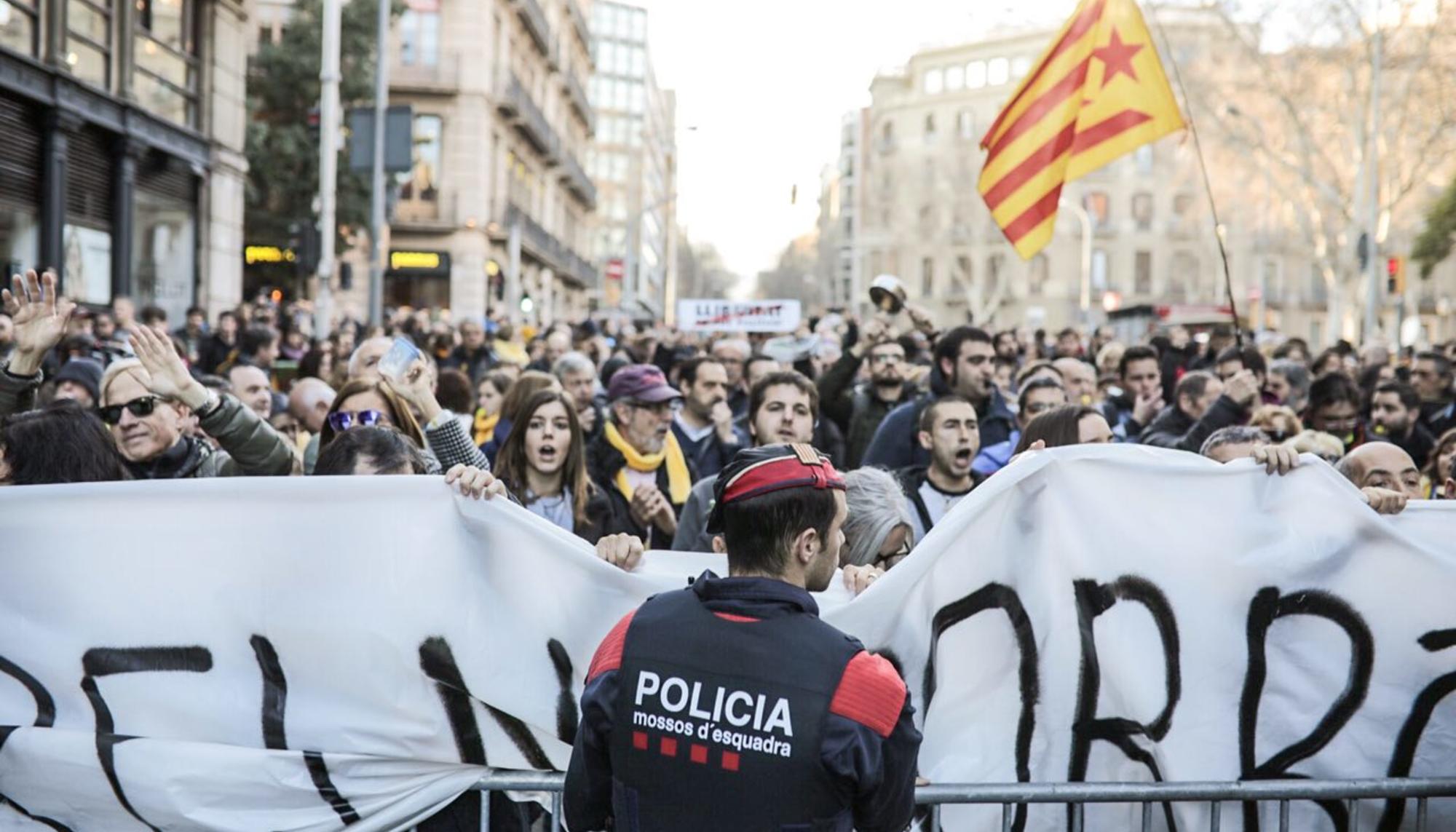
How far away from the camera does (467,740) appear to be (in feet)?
12.0

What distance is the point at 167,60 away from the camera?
65.0ft

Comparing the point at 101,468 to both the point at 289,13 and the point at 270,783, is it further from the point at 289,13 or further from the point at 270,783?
the point at 289,13

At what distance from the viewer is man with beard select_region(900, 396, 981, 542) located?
5859 mm

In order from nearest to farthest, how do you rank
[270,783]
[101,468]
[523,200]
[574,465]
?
[270,783] → [101,468] → [574,465] → [523,200]

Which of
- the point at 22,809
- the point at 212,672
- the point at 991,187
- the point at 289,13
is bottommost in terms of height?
the point at 22,809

+ + +

#### [YOUR OBJECTIVE]
Rewrite every line of the records above as a numbered list, omitting blank lines and leaving out the picture.

#### [RESPONSE TO THE TASK]
1. How far away from the camera does (467,740) appear to be (in feet)?
2. 12.0
3. What distance is the point at 167,60 away from the camera?
4. 65.0ft
5. Comparing the point at 101,468 to both the point at 289,13 and the point at 270,783, is it further from the point at 289,13 or further from the point at 270,783?
6. the point at 289,13
7. At what distance from the viewer is man with beard select_region(900, 396, 981, 542) located?
8. 5859 mm
9. In order from nearest to farthest, how do you rank
10. [270,783]
11. [101,468]
12. [523,200]
13. [574,465]
14. ?
15. [270,783] → [101,468] → [574,465] → [523,200]
16. Which of
17. - the point at 22,809
18. - the point at 212,672
19. - the point at 991,187
20. - the point at 289,13
21. is bottommost in terms of height?
22. the point at 22,809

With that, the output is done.